[start of Provided information]

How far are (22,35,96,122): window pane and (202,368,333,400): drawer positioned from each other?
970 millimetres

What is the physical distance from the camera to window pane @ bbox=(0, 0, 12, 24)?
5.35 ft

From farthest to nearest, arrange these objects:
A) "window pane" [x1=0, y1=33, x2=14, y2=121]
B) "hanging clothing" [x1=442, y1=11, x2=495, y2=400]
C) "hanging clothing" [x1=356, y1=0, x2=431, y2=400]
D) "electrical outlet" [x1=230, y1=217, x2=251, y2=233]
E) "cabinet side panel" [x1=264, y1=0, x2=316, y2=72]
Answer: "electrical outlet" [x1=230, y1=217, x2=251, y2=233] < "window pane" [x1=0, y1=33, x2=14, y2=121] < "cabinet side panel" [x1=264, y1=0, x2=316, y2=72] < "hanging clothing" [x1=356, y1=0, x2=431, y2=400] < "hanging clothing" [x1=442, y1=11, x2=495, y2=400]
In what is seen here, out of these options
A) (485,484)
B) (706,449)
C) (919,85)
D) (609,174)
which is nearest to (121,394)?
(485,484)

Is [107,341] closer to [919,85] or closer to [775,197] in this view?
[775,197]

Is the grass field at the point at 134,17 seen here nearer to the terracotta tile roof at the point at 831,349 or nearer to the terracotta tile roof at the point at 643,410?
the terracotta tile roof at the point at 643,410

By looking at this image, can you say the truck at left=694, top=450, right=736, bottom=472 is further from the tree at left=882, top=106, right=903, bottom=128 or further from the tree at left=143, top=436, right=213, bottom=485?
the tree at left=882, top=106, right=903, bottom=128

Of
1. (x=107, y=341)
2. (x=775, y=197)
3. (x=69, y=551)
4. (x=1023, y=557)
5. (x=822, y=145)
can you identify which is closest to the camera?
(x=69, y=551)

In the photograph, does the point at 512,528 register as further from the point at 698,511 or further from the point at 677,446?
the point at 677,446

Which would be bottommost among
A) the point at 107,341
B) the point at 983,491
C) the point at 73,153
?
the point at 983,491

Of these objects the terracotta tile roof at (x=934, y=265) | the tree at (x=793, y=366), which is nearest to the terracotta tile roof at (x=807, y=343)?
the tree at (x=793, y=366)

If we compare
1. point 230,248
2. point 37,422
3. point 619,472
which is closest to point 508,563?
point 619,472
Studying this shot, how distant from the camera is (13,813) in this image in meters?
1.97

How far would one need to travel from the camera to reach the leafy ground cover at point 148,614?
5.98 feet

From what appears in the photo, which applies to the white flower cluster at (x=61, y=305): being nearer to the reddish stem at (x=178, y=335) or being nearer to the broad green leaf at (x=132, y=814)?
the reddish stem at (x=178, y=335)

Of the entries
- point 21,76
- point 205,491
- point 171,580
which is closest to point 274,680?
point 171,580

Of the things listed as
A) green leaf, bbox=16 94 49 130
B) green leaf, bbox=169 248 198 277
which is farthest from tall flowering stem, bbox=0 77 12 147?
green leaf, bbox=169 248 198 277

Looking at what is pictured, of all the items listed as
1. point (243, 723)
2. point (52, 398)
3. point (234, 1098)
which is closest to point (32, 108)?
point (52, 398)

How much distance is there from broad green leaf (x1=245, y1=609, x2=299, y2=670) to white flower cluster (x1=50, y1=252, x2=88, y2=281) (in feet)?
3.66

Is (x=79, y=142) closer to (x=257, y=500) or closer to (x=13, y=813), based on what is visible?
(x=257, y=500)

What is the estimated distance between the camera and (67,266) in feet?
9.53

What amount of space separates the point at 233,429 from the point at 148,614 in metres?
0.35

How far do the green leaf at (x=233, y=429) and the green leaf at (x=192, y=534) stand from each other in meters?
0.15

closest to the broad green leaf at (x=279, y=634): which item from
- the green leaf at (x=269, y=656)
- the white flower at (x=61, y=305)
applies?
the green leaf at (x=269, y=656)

[end of Provided information]

§ **Directions**
Return word for word the part of the records above that opens with the line containing "How far would" and closes at the end of the records.

§ **Output of the exercise**
How far would one need to travel from the camera to reach the leafy ground cover at point 148,614?
5.98 feet

From what appears in the photo, which applies to the white flower cluster at (x=61, y=305): being nearer to the reddish stem at (x=178, y=335) or being nearer to the broad green leaf at (x=132, y=814)?
the reddish stem at (x=178, y=335)

Of the entries
- point 21,76
- point 205,491
- point 171,580
which is closest to point 274,680?
point 171,580

Of the things listed as
A) green leaf, bbox=16 94 49 130
B) green leaf, bbox=169 248 198 277
which is farthest from tall flowering stem, bbox=0 77 12 147?
green leaf, bbox=169 248 198 277

Looking at what is pictured, of all the items listed as
1. point (243, 723)
2. point (52, 398)
3. point (234, 1098)
which is closest to point (32, 108)?
point (52, 398)

How much distance is there from broad green leaf (x1=245, y1=609, x2=299, y2=670) to white flower cluster (x1=50, y1=252, x2=88, y2=281) (in feet)?
3.66

Is (x=79, y=142) closer to (x=257, y=500) or closer to (x=13, y=813), based on what is visible?
(x=257, y=500)

What is the estimated distance between the camera and (67,266) in feet?
9.53

What amount of space separates the point at 233,429 from the point at 148,614 in metres?
0.35

How far do the green leaf at (x=233, y=429) and the green leaf at (x=192, y=534) stand from each other in meters?
0.15

closest to the broad green leaf at (x=279, y=634): which item from
- the green leaf at (x=269, y=656)
- the white flower at (x=61, y=305)
applies?
the green leaf at (x=269, y=656)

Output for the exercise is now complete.